As you scrolled our review for Robot Wars, the third film in the series, we discussed Stuart Gordon’s failed plans to follow that 1993 release with Battle Jox — a forth film featuring dinosaur-inspired mechs. Well, as it turns out, that film actually did get made after all, sort of — and this is it. Hey, we are as shocked as you are that this film even exists.

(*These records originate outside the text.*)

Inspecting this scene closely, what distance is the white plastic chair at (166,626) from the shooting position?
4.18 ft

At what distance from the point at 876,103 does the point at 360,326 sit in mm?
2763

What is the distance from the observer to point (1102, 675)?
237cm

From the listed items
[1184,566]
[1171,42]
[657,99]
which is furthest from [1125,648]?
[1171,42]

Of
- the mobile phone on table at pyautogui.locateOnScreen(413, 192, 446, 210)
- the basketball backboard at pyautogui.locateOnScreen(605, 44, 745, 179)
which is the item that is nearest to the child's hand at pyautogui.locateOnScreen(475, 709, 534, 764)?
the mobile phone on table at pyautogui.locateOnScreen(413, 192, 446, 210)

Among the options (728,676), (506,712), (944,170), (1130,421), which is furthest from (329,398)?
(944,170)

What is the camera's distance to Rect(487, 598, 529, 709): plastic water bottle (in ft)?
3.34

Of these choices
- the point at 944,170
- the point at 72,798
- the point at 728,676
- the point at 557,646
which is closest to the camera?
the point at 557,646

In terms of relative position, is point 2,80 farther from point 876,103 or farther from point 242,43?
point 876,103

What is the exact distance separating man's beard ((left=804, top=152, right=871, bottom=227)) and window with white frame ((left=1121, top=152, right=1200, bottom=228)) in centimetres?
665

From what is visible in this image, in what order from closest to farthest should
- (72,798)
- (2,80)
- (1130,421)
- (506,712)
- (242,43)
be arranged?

Seriously, did you ever hear of this?

We didn’t, at least not until a reader messaged us about Robo Warriors in the wake of our recent “Apoc Week” reviews for the Gordon-Band mech-verse films. And it seems you, nor anyone in the U.S., did, either. Perhaps we did see this on home video shelves . . . and mistook it as a repack of — or even sequel to — the abysmal Vincent Dawn, aka Bruno Mattei, rip puke-pastiche of Rambo, Robocop, The Terminator, and Predator that is Robowar (1988). Hey, it takes strength to pick up another Mattei film, after having to digest the likes of Shocking Dark, and even more so when it comes to the resume of Reb Brown (Yor, Hunter from the Future, Space Mutiny), so we get it. We really do.

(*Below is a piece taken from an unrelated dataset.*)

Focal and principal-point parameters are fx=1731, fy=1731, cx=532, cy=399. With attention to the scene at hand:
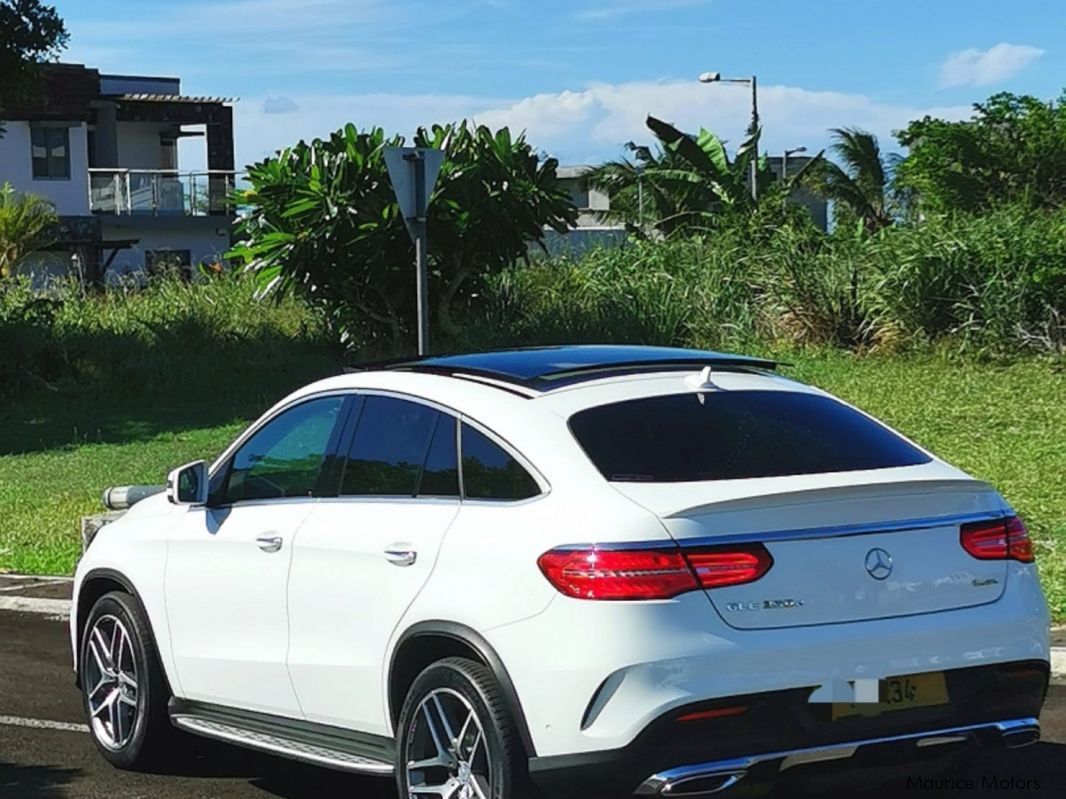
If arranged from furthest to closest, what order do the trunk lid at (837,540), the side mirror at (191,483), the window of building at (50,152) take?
the window of building at (50,152), the side mirror at (191,483), the trunk lid at (837,540)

However, from the looks of the film’s IMDb and Letterboxd reviews, Robo Warriors became a popular release in Germany and Russia, with feedback from both users and critics in those countries. Go figure, they love U.S.-based product — even when that U.S. programmer is cheap jack-produced in the Philippines.

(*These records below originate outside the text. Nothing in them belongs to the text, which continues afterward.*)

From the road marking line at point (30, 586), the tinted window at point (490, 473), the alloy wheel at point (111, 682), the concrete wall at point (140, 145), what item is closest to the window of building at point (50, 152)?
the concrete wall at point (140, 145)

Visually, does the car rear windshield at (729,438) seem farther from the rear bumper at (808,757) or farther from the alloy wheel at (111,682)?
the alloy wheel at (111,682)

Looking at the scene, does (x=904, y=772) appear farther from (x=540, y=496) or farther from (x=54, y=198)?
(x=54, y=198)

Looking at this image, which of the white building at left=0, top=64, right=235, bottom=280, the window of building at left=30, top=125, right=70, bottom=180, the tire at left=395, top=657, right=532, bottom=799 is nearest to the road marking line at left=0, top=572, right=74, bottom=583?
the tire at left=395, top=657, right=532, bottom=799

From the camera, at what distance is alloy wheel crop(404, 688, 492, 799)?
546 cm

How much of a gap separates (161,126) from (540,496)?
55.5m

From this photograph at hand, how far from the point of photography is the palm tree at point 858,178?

So, the dinosaurs, i.e., the lizard angle from Gordon’s Battle Jox concept, carried through into Robo Warriors, as man, in the year 2036 (ugh more timeline confusion, since this takes place before the events in Robot Wars) finds themselves subjugated by the (make-up impressive) Terridax, a humanoid-reptile alien race. And the aliens have their own 120-foot mech — that looks like a exoskeleton dinosaur, natch — to do their dirty work. And James Remar is the last of the Earth’s Robot Jox. And Remar and an (seriously) annoying, tech-savvy kid (aren’t they all in these movies) set off into the jungles — like our ne’er-do-well pilot in Robot Wars, who set off into the desert wastelands with an annoying woman — to find the last battle bot buried in the brush. And come to think of it: Megan Ward’s teen in Crash and Burn was mech-tech savvy, as well. Yeah, so it’s like that: recycle, recycle, recycle . . . and never, ever follow the timeline from the previous film. And pull out the old grandfather-tells-a-story trope (Uh-oh, lazy writing alert! My use of “trope,” not the grandfather plot-device.) to set up the mech-verse.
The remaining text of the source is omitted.